Last Updated:Dec 09, 2025

BladeLLM provides efficient and easy-to-use quantization features for Large Language Models (LLMs), including weight-only quantization (weight_only_quant) and joint quantization of weights and activations (act_and_weight_quant). It integrates several mainstream effective quantization algorithms such as GPTQ, AWQ, and SmoothQuant, while supporting various data types for quantization including INT8, INT4, and FP8. This topic describes how to perform model quantization operations.

Background information

  • Existing issues

    With the rapid development of LLM technology and applications, their parameters and context scale bring great challenges for inference deployment.

    • Excessive GPU memory consumption: Loading large model weights alone requires substantial GPU memory, and the combination of sequence length and hidden layer scale makes the KV cache require additional GPU memory.

    • Service throughput and latency issues: The GPU memory consumption constrains the batch size during LLM inference computation, thereby limiting the overall throughput of LLM services. The growth of model scale and context increases the amount of inference computation, affecting text generation speed. Combined with batch size constraints, this leads to more serious response latency issues due to request queuing under high concurrency loads.

  • Solutions

    Compressing model weights and computation cache can effectively reduce GPU memory consumption during deployment and help increase the upper limit of inference computation batch size, thereby improving the overall service throughput. Additionally, INT8/INT4 quantization can reduce the size of data read from GPU memory during computation, alleviating the memory bottleneck in LLM inference computation. Further acceleration can be achieved by using INT8/INT4 hardware computing power.

    BladeLLM combines quantization algorithms and system optimization implementation to develop a quantization optimization solution with comprehensive features and excellent performance. The quantization tool provides flexible calibration data input methods and supports multi-GPU model quantization. Additionally, BladeLLM provides CPU offload functionality, supporting model quantization in situations with limited GPU memory. It also provides automatic mixed precision functionality, supporting quantization precision tuning by falling back some quantized computations.

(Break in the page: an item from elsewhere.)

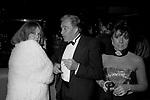 JEANNE MOREAU CON UGO TOGNAZZI E PATRIZIA REGGIANI GUCCI <br /> PREMIO THE BEST RAINBOW ROOM ROCKFELLER CENTER NEW YORK 1982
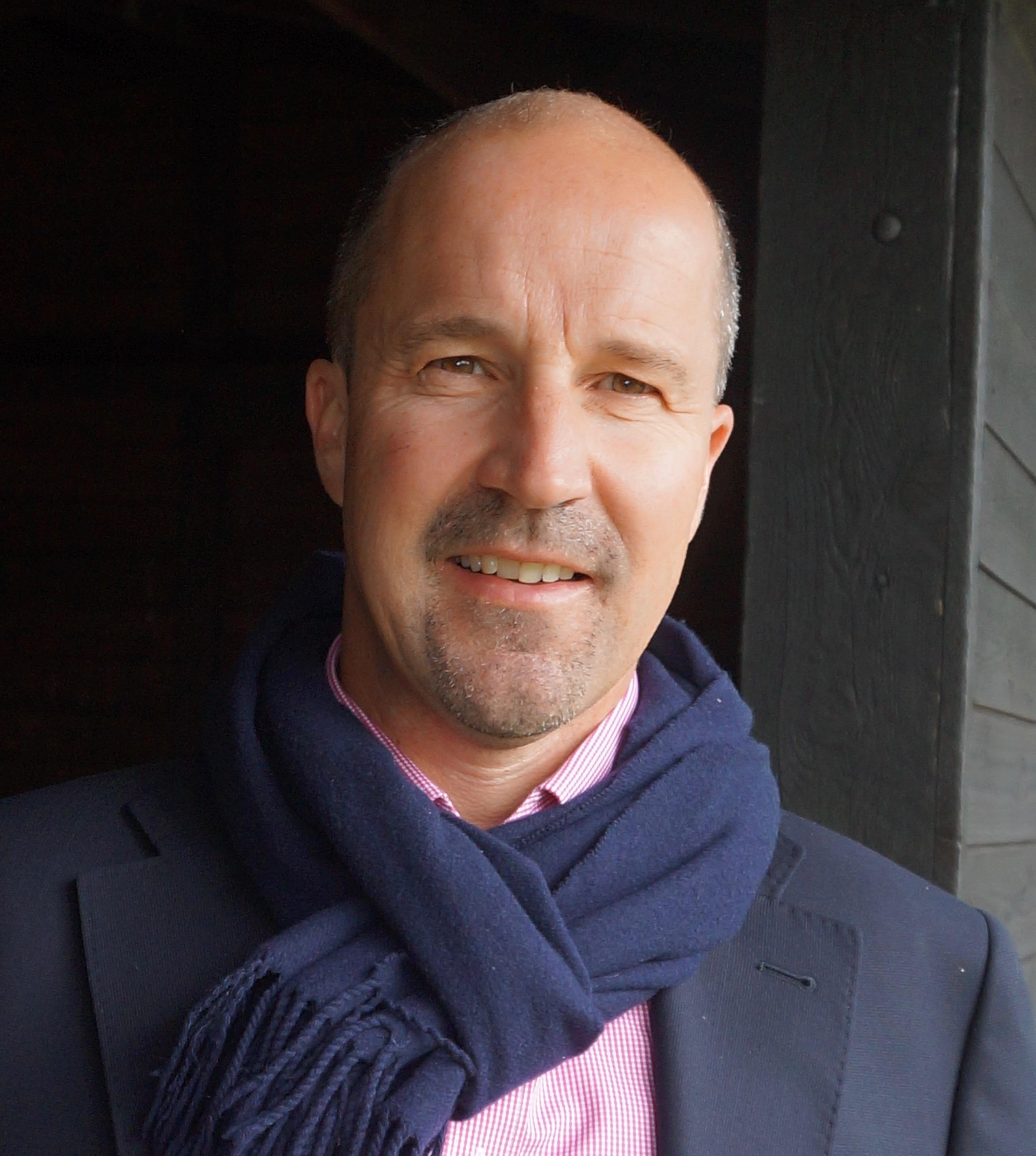 About the Author – Gordon McAlpine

Create a quantization task

You can deploy an elastic job service in Elastic Algorithm Service (EAS) of Platform for AI (PAI) to run the service as a job to complete model quantization calibration and conversion. Perform the following steps:

  1. Log on to the PAI console. Select a region on the top of the page. Then, select the desired workspace and click Elastic Algorithm Service (EAS).

  2. On the Elastic Algorithm Service (EAS) page, click Deploy Service. In the Custom Model Deployment section of the Deploy Service page, click Custom Deployment.

  3. On the Custom Deployment page, configure the key parameters. For information about other parameters, see Custom deployment.

    Parameter

    Description

    Basic Information

    Service Name

    Specify a name for the service, such as bladellm_quant.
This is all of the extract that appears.